Let's take another look. Lee Dong-geol, president of the Korea Development Bank said that Kumho and STX were successful examples. As he explained, they may be meaningful for they found an alternative just before a disaster. But are they really? Who would stand up to the words, "We will make you go bankrupt, if you don't sign the agreement?" especially when they come from those who hold your life in their hands. It was never a negotiation that the workers could win in the first place. With the surrender of the workers, the company will say they were able to gain an opportunity to recover by sharing the pain. But of course, this means that the situation is now that much worse for the workers.

The situation is particularly serious in the case of STX. Labor and management opted to cut wages and bonuses and have workers go on unpaid leave for six months every year for five years instead of restructuring the workforce, such as voluntary retirement or outsourcing parts of the production process. What will happen at General Motors? If labor and management fail to reach an agreement by this coming April 20, the deadline, GM threatens to turn the company over to court receivership. Meanwhile, the word on the street claims that the company has already begun the process for court receivership, that they sent the orders for new models that were to be allocated to South Korea to China, and that 300,000 workers will end up on the streets if the company goes bankrupt. The government and the Korea Development Bank continue to sit watching. It's not like we don't know the challenge they face, as they have to simultaneously tackle the problem of jobs and the input of taxpayers' money. But given the previous examples, we can easily guess that they plan to negotiate with General Motors, using concessions by labor as leverage.

So far, restructuring has been carried out unilaterally by capital with the government turning a blind eye. Since the government recognized a broad range of conditions for reducing the number of workers due to urgent business reasons, it is easy to put the blame on the workers. Aware of such problems, the Moon Jae-in government redefined the principles for restructuring last year and claimed that they would move away from the focus on the financial aspect and reflect industrial factors. Recently, the government said it would handle problems according to principle without any political intervention and stressed the division of politics and business in restructuring. But a look at the present situation gives a strong impression that such promises were simply in word only. Separating politics from business when it comes to restructuring seems fair at first sight, but it blocks workers, who are at a relative disadvantage, from having their say in the negotiations and eventually makes everything work in the favor of the Korea Development Bank. As a result, nothing has improved from the finance-centered restructuring.

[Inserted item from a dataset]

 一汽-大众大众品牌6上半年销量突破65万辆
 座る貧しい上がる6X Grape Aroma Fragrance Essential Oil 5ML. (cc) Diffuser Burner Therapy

In the South Korean society, another word for restructuring is layoffs. Reducing the workforce means workers will lose their way of life and fall into an abyss. For the workers, who had put everything into their work, the environment outside the company is never easy. If someone has to fall into the ocean to save a sinking ship, the least we could do is throw him a life vest, but at present, even that is not being done. No one was ever held responsible, a process necessary to prevent future shipwrecks. Business owners who put their companies in such trouble were never punished and the government and the Korea Development Bank, which poured in a bunch of the taxpayers' money, were never held responsible.

In the end, it was always the workers who had to share the pain. We are well aware that labor unions have become bureaucratic as they grew. But at least, we could refrain from dismissing the labor's arguments in the process of restructuring as an attempt to seek their personal interests. For the common people who can neither live nor die, the cold eye from society is hard to bear. There is no such thing as a happy ending when it comes to restructuring.